BRUSSELS (Reuters) - Anheuser-Busch InBev (ABI.BR), the world’s largest brewer which is set to buy nearest rival SABMiller SAB.L, believes future acquisitions are more likely to be in beer rather than branching out into other beverages, its chief executive said on Wednesday.
Analysts and investors are already speculating on AB InBev’s next potential target — with possibilities ranging from spirits company Diageo (DGE.L), unlisted French wine and beer group Castel, which has a large African presence, and Coca-Cola (KO.N).
“We’ve always done it within beer. We don’t believe in going too much outside beer. That makes the likelihood of success in integration higher,” CEO Carlos Brito told the company’s annual meeting.
The comments from Brito suggested that future deals were possible but that candidates were more likely to be drawn from closer to its core business.
AB InBev, which makes Budweiser, Stella Artois and Corona, expects to seal its $100 billion-plus acquisition of SABMiller in the second half of the year.
Speculation about AB InBev’s next move has been strengthened by a six million share option plan for some 65 senior managers, below the executive board, which would be granted if the company’s revenue hit $100 billion in 2020, 2021 or 2022.
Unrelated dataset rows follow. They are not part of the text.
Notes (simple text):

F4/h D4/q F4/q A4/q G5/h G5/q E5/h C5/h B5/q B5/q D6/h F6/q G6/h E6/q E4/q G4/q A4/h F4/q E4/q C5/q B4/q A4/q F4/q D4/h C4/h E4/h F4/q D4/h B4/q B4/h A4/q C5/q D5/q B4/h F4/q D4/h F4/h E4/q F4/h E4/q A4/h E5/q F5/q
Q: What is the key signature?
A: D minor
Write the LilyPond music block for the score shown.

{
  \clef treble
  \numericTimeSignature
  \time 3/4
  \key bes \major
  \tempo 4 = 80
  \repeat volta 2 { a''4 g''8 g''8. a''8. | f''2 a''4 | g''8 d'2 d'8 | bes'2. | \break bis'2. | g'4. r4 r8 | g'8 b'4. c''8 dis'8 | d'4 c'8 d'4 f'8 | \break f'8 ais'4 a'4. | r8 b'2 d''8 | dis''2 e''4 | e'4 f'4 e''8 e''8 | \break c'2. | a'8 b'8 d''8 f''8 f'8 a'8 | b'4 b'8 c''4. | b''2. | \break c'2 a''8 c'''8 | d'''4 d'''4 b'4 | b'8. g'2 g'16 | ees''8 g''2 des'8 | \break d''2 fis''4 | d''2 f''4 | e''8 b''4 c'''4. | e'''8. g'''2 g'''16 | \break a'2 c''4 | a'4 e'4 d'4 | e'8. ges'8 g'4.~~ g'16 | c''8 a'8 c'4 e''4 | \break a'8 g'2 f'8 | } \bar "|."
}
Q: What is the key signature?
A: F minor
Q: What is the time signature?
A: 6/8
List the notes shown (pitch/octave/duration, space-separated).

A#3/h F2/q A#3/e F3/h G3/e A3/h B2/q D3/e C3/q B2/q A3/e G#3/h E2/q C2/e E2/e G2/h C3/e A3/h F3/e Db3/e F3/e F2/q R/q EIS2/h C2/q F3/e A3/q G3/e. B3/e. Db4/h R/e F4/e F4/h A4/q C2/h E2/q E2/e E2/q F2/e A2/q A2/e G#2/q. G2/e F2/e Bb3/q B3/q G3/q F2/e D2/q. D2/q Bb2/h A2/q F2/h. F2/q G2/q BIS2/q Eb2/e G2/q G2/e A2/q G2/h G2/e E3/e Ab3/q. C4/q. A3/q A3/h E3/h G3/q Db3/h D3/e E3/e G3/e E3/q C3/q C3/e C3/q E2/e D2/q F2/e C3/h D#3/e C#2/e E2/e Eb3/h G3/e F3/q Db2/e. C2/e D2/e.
AB InBev’s revenue last year was $43.6 billion. With SABMiller, that would be a pro-forma of $55-60 billion, including disposals, leaving a 70-80 percent hike required in a maximum of seven years.
Without further acquisitions, this would be a giant leap, particularly with currency weakness versus the dollar making any expansion this year hard to achieve.
Furthermore, with the creation of InBev in 2004 and its purchase of Anheuser-Busch in 2008, of the rest of Mexico’s Modelo in 2012-2013 and SABMiller now, it has shown it tends to get the major merger bug every four years.
Brito did talk about one clear area of growth in the coming years — low and no alcohol beers. The company has a target that these should make up 20 percent of overall revenue by 2025. It does not say what that percentage is now.
Brito said lower alcohol drinks were among the fastest growing parts of the market, such as in Germany and with the increasing popularity of Radler, typically a mix of beer and lemonade.
“There are a lot of consumer trends going in that direction,” Brito said.
“And the margins are very good because you don’t have the excise tax because it’s non-alcohol. You charge sometimes the same price as beer or higher, depending on how you position the product.”